Egyptian Muslim Brotherhood spokesman Ahmed Aref was arrested on August 22, 2013. The military-backed regime has suppressed Islamic opposition., a photo by Pan-African News Wire File Photos on Flickr.
Official Muslim Brotherhood spokesperson arrested in Cairo
Ahram Online, Thursday 22 Aug 2013
Ahmed Aref, the official spokesperson of the Muslim Brotherhood, is arrested in Nasr City, Cairo, early Thursday
Security officials announced Thursday that official Muslim Brotherhood spokesperson Ahmed Aref was arrested earlier in the day in Cairo.
Security sources told MENA, the state news agency, that Aref was arrested in Nasr City in his father-in-law's home.
Hours after the arrest, photos of Aref in custody, smiling with the police forces that arrested him, spread on Egyptian news websites and on social media.
The last update posted by Ahmed Aref on his Facebook page was about how the January 25 Revolution was the last hope for Egypt against dictatorship.
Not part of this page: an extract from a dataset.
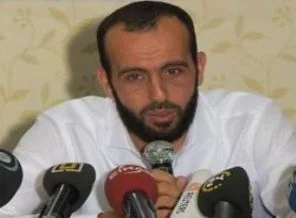 Abdulkadir Salih, varil bombasıyla yaralandı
"The only hope against oppression is the January 25 Revolution. We will not give up legitimacy and there is no place for military coups in front of people looking for freedom and dignity. May God protect Egypt, its people and its army," Aref said nine hours before his arrest.
Aref is the latest leading Muslim Brotherhood member to be arrested in a campaign targeting leaders of the group across the country.
No official charges were announced following the arrest of Aref, who was reportedly transferred to Tora prison.
In parallel news, the general prosecution has decided to detain Islamist preacher Safwat Hegazy for 15 days pending investigations into charges of incitement relative to the presidential palace clashes in December 2012 and clashes at the Republican Guards club in early July.
In leaked audio recordings from the investigations into Hegazy Wednesday, he denied being a member of the Muslim Brotherhood.
http://english.ahram.org.eg/News/79654.aspx
19 more Brotherhood figures arrested around Egypt
Ahram Online, Thursday 22 Aug 2013
Police arrest more leaders of the group in Cairo and around the country
A number of Muslim Brotherhood figures were arrested on Thursday, including the group’s official spokesman Ahmed Aref.
The arrests follow Tuesday’s arrest of Mohamed Badie, the group’s spiritual leader.
Aref was arrested in Nasr City, east Cairo, on Thursday. The prosecution ordered his detention for 15 days.
Hassan El-Prince and Fathi Shehab were arrested in Cairo, according to Muslim Brotherhood as well as security sources. El-Prince, who was arrested while participating in a pro-Morsi demonstration, is a leading member of the Brotherhood and was deputy governor of Alexandria. Shehab, a former MP for the Brotherhood’s Freedom and Justice Party, was arrested in an apartment in New Cairo.
Security sources also announced the arrest of Brotherhood leader and former MP Ahmed Abu-Baraka in an apartment in Sayyeda Zeinab in central Cairo. Abu-Baraka is a member of the Brotherhood’s guidance bureau.
Mostafa Taher Ghoneim, another member of the guidance bureau and a leader of the organisation for the Nile Delta region, was also arrested on Thursday.
Abdel-Moneim Mohamed Amin, a former head of the National Organisation for the Underground, the state-owned authority that runs the Egypt metro, was also arrested, according to Al-Ahram’s Arabic website. Amin is one of the Brotherhood figures who broke out of Wadi Al-Natroun prison during the 2011 revolution with Mohamed Morsi. Some of those involved in the prison escape are now facing charges.
Outside Cairo, in the Nile Delta governorate of Beheira, Brotherhood official Mohamed Nagui was arrested and charged with acts of violence including the burning of the governorate building and some police cars.
Professor Ashraf El-Tabei Ezzedine, a Brotherhood leader from Damietta, was arrested according to state news agency MENA.
Ezzedine is president of Al-Azhar medical school in New Damietta and was arrested in Shorouk hospital, which he owns and where he practices. He is accused of inciting violence during the clashes that erupted after the dispersal of the sit-in by Morsi supporters in Damietta at the end of Ramadan.
Local Brotherhood leader Abdel-Rahman Youssef was arrested in his hometown Suez, security forces told MENA, accused of inciting violence and of dealing with thugs to attack police and army.
In Kafr Al-Sheikh governorate, seven local Muslim Brotherhood figures were arrested, four of whom are preachers in mosques and were charged with inciting against the army and preaching discrimination, according to MENA. The other three were heads of local Brotherhood chapters in the governorate.